いい妻、いい母の呪縛
いい妻、いい母になりたいと日々切磋琢磨している方が少なくないのではないでしょうか。
夫や子どもたちの身なりや生活態度は、妻の評価に繋がる傾向があります。
姑や子どもの健診で食事の内容や生活状況を問われ、問題があると思われると注意を受けます。
注意されるような問題点を作らず、理想をこなすことが「いい妻、いい母」なのだと感じるようになりました。
私は結婚して子どもを持ち、数年間の間はずっと「いい妻、いい母」になるために自分を抑えて努力していました。
朝誰よりも早く起きて、家族の朝食を用意して夫を起こし、送り出します。
子どもたちの世話をして家事をして、眠い目をこすり、疲れていても義務だからと自分の時間を削って手を抜くことはありませんでした。眠るのは家族のだれよりも遅かったです。
来客に「家が片付いている。チリ一つ落ちていない」と言われて喜んでいました。
しかし夫はある時、「正しく、完璧な猫家の前で弱音が吐けなかった」と言いました。
私は世間が言う「いい妻」ばかりを追い求め、自己満足に浸っていたのだと気が付きます。
いい妻かどうかは、世間ではなく夫が決めることだったのです。

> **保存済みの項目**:
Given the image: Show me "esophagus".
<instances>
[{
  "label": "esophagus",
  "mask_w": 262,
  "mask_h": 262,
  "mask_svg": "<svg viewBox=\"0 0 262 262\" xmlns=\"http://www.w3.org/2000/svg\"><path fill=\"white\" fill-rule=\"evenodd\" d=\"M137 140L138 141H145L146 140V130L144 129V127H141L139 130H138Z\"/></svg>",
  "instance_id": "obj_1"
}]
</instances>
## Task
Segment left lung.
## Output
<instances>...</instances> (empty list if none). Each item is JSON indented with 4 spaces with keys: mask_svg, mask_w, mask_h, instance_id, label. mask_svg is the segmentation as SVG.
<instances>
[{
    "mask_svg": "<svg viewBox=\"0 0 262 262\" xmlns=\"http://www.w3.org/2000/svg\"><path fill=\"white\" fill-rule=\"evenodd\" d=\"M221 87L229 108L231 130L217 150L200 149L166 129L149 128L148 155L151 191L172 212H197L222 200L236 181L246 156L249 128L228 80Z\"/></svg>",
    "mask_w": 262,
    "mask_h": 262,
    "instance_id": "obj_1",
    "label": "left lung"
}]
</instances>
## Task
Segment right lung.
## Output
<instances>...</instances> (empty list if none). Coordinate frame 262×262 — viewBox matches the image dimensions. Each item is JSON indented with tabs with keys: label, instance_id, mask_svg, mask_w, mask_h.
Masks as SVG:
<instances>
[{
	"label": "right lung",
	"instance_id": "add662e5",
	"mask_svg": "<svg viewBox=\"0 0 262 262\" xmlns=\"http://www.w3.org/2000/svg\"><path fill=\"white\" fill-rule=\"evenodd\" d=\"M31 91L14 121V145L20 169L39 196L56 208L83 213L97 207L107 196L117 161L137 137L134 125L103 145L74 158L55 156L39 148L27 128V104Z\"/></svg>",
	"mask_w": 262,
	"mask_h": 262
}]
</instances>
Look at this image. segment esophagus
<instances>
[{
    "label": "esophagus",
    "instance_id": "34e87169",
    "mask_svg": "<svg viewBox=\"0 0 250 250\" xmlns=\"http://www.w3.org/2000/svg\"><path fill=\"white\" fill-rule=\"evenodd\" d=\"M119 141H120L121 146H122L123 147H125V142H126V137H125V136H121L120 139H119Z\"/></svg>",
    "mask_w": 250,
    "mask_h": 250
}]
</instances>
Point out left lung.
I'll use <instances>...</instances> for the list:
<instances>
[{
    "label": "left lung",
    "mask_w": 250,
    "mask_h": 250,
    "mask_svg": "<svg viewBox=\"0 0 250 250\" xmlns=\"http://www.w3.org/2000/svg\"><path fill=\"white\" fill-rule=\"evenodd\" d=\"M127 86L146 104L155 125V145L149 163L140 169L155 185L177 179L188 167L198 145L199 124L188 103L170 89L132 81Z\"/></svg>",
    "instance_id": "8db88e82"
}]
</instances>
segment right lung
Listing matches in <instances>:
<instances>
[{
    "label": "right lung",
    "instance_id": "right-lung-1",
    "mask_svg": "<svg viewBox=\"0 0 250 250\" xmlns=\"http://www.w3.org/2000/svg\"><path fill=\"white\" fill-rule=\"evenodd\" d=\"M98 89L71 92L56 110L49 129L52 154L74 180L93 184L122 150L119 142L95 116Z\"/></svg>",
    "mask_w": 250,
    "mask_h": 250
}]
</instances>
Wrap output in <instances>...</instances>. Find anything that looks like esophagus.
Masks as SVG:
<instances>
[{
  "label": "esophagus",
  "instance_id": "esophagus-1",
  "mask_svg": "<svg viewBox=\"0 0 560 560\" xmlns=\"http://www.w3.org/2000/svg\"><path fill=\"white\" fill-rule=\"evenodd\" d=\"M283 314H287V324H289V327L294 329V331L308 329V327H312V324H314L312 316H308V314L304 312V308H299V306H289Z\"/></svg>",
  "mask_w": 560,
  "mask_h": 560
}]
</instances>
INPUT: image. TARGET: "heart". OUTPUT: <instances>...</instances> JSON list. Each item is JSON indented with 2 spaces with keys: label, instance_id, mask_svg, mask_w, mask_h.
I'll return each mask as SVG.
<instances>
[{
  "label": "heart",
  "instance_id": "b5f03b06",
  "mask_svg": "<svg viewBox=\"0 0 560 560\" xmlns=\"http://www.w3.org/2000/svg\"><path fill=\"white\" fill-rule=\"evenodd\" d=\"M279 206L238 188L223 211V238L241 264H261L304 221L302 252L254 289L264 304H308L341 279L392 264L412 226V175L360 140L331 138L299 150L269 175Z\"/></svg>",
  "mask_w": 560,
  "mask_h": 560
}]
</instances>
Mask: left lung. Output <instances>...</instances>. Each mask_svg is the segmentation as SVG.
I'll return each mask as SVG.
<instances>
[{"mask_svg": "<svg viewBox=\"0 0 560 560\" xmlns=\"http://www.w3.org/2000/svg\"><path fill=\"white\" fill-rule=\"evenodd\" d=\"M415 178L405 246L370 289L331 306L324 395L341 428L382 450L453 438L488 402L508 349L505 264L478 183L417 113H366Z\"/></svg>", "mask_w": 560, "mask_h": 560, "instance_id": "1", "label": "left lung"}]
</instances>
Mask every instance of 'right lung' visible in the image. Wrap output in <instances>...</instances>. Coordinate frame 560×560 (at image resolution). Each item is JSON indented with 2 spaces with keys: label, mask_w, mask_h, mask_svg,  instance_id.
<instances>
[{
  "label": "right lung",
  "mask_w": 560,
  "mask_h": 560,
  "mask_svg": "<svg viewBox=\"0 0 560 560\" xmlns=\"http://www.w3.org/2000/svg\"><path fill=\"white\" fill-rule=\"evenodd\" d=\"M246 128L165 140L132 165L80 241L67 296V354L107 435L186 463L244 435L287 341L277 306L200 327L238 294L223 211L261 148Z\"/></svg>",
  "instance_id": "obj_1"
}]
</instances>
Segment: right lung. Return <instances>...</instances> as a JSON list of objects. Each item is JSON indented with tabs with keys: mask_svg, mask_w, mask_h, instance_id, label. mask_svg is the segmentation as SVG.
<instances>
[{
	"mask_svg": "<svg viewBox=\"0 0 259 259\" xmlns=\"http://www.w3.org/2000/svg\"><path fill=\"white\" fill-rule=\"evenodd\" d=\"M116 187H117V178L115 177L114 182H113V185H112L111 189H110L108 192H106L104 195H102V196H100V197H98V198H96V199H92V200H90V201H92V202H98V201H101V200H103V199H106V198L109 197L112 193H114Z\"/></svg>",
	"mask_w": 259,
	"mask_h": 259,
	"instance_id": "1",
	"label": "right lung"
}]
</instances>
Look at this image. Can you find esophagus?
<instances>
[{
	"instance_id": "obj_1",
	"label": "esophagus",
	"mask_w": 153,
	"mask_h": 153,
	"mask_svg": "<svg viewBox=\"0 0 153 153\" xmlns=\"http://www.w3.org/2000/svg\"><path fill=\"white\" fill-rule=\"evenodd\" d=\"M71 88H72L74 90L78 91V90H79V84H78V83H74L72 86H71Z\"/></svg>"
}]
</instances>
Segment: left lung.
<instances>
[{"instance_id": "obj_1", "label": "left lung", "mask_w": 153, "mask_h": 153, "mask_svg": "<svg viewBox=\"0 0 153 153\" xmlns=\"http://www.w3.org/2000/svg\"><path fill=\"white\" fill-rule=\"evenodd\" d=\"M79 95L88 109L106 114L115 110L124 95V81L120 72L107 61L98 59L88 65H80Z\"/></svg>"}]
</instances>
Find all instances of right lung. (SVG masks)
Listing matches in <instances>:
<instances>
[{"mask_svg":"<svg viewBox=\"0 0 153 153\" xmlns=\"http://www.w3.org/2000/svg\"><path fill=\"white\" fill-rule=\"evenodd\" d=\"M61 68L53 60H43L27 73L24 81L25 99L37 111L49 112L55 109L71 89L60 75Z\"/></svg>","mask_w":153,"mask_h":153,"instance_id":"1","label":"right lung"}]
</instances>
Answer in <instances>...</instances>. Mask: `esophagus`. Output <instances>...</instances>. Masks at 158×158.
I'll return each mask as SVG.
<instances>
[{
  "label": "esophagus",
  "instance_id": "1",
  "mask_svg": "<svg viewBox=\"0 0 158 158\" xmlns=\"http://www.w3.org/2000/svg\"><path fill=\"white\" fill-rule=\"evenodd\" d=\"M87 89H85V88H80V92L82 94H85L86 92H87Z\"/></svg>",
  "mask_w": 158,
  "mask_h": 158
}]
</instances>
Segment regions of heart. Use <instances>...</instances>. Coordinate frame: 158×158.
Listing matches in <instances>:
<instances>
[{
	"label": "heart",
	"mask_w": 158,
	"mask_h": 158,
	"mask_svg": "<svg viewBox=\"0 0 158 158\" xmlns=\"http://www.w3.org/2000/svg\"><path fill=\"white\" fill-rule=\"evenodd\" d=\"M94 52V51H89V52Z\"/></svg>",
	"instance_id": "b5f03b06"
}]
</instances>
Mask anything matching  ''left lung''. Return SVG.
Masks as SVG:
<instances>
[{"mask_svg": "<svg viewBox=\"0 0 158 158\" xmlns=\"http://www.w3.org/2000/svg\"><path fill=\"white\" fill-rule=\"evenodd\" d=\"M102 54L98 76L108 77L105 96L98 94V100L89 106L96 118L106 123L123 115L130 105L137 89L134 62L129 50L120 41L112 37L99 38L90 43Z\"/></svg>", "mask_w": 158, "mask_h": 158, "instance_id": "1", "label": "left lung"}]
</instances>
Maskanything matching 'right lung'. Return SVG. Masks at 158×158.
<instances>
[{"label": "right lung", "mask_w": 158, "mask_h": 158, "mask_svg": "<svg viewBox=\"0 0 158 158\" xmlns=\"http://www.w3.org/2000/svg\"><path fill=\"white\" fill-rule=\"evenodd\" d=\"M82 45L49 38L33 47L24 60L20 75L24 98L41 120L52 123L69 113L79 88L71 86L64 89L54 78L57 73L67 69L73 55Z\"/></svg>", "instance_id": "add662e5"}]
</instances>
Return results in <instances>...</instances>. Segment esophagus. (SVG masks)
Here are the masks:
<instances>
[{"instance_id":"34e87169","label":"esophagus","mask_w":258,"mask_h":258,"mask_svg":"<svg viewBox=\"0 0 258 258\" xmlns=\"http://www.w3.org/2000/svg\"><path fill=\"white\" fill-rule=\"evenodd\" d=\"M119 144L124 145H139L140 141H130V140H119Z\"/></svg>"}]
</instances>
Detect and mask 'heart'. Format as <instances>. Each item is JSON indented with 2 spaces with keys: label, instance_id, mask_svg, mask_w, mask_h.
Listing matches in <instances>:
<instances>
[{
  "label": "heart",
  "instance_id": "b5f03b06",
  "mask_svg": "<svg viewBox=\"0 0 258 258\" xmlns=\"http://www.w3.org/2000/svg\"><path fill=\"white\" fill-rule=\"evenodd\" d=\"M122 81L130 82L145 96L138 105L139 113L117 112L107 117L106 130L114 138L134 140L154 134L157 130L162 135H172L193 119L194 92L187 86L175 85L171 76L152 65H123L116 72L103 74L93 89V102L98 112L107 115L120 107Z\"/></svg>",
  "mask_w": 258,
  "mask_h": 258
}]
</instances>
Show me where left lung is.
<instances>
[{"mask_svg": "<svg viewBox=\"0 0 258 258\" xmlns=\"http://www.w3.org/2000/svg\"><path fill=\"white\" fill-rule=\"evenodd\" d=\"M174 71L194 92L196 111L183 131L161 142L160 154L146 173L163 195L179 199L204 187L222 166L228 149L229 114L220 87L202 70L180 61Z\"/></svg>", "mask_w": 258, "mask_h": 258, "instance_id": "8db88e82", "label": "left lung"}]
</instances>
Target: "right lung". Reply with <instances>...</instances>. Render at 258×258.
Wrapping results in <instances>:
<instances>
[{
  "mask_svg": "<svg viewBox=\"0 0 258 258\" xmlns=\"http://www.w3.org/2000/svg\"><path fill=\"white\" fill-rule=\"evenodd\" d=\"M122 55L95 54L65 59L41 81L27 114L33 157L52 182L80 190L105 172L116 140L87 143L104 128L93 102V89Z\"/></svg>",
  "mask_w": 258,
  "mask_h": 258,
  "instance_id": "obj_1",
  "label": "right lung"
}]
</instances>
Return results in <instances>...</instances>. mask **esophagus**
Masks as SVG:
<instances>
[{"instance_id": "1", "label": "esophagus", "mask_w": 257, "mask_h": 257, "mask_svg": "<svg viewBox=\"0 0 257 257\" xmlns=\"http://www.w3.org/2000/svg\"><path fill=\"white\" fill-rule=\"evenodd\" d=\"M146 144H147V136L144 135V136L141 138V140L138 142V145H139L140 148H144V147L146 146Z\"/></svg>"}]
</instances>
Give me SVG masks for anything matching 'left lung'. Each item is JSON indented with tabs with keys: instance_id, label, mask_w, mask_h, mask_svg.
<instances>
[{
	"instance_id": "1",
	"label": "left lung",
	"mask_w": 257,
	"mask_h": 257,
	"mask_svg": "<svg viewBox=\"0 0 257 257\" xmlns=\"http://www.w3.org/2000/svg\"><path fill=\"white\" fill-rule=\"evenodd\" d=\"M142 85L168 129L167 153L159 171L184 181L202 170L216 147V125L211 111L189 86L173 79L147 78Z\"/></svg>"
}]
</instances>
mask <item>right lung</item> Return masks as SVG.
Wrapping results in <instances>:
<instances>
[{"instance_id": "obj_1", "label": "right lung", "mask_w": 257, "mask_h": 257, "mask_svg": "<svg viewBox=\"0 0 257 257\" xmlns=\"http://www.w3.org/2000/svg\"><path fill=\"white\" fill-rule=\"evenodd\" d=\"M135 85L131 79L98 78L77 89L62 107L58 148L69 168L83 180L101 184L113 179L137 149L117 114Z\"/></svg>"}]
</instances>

> **出題**: 引用文の書き手は、なぜ「注意されるような問題点を作らず、理想をこなすこと」が「いい妻、いい母」だと感じるようになったのでしょうか。引用文にある理由を一〜三文で説明してください。

> **解答**: 夫や子どもたちの身なりや生活態度は、妻の評価に繋がる傾向があるからです。また、姑や子どもの健診で食事の内容や生活状況を聞かれ、問題があると思われると注意を受けるからです。